● TO DO
Using the entries that follow, give the number of lines containing the string "Vietnam". Write nothing besides that number.

● EXCERPTED RECORDS
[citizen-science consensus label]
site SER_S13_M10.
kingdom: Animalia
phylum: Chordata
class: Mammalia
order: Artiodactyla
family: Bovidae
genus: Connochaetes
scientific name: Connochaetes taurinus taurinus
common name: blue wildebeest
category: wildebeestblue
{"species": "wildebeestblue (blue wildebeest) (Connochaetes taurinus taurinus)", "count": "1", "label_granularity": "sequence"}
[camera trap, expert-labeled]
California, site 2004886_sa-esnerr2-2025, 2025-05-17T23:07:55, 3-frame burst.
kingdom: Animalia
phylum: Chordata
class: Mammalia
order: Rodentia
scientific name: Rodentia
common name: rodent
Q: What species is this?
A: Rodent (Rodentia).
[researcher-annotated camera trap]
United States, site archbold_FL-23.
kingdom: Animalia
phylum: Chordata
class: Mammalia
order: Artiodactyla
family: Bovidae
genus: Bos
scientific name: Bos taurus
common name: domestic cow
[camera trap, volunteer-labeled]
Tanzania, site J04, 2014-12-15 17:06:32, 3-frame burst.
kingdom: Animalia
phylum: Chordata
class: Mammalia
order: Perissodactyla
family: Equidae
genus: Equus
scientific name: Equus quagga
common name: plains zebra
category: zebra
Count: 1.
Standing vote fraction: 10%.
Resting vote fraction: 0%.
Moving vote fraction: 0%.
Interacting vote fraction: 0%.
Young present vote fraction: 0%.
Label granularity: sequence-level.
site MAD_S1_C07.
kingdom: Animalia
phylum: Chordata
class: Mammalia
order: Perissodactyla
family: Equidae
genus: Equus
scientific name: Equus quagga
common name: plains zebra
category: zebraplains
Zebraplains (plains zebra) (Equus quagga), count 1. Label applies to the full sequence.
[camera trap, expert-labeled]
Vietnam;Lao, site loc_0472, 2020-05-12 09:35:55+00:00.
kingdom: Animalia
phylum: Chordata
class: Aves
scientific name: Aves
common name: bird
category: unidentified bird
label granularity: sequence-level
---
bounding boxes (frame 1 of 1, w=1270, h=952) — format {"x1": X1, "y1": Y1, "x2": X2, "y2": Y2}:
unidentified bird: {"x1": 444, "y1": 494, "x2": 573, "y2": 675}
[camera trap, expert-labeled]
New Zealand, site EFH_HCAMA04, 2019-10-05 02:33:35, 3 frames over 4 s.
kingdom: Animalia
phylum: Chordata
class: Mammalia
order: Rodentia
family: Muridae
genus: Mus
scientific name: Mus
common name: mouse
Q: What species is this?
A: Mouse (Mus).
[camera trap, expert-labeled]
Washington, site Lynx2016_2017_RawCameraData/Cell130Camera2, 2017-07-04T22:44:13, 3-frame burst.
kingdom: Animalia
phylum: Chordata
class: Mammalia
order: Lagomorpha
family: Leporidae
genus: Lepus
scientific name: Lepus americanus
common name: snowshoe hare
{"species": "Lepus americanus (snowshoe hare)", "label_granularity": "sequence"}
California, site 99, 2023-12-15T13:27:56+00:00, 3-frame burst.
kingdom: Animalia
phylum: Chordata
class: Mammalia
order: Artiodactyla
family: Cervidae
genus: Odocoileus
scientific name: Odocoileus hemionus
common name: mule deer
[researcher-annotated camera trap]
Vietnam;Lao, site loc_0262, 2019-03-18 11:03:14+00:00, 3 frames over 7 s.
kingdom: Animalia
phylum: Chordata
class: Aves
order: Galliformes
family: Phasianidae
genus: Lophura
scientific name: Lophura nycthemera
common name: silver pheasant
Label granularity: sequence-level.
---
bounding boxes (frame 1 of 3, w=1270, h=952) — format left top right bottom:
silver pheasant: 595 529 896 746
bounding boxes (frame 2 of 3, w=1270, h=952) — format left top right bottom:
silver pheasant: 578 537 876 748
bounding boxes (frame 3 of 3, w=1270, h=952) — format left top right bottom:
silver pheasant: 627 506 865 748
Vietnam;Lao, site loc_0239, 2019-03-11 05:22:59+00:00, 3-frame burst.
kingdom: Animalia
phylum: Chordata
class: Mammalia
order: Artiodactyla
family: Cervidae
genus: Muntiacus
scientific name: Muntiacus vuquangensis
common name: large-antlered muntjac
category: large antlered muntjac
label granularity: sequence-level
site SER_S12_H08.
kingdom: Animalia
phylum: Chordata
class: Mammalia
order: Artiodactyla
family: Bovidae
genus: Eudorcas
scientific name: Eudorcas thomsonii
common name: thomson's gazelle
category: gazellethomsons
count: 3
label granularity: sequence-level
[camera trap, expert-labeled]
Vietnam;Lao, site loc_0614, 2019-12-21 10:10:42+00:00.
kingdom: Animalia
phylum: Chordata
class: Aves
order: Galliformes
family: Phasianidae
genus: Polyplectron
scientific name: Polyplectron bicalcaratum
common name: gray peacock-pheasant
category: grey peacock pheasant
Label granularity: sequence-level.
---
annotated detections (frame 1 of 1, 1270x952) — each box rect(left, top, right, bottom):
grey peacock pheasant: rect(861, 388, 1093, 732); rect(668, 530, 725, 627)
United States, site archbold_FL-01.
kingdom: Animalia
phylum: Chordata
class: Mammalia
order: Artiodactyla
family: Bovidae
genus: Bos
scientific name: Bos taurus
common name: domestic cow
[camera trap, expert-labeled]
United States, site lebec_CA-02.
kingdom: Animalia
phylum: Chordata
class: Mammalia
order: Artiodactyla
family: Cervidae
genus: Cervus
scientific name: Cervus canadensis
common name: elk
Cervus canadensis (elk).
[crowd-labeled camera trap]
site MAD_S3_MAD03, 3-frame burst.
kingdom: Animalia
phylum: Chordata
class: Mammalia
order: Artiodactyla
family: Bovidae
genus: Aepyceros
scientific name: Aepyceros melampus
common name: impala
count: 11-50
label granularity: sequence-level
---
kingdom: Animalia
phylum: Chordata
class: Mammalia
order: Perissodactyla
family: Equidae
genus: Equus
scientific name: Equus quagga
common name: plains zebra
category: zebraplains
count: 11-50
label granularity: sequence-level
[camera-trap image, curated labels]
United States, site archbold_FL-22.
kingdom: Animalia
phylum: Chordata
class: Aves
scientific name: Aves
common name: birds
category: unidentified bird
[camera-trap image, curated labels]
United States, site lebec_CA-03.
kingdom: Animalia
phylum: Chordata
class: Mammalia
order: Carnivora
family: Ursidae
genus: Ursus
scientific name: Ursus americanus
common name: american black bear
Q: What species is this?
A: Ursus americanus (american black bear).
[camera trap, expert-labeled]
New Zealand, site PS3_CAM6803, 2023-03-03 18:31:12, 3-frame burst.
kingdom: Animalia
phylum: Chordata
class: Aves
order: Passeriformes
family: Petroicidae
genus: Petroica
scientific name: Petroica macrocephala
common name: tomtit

● SOLUTION TO THE PROBLEM
4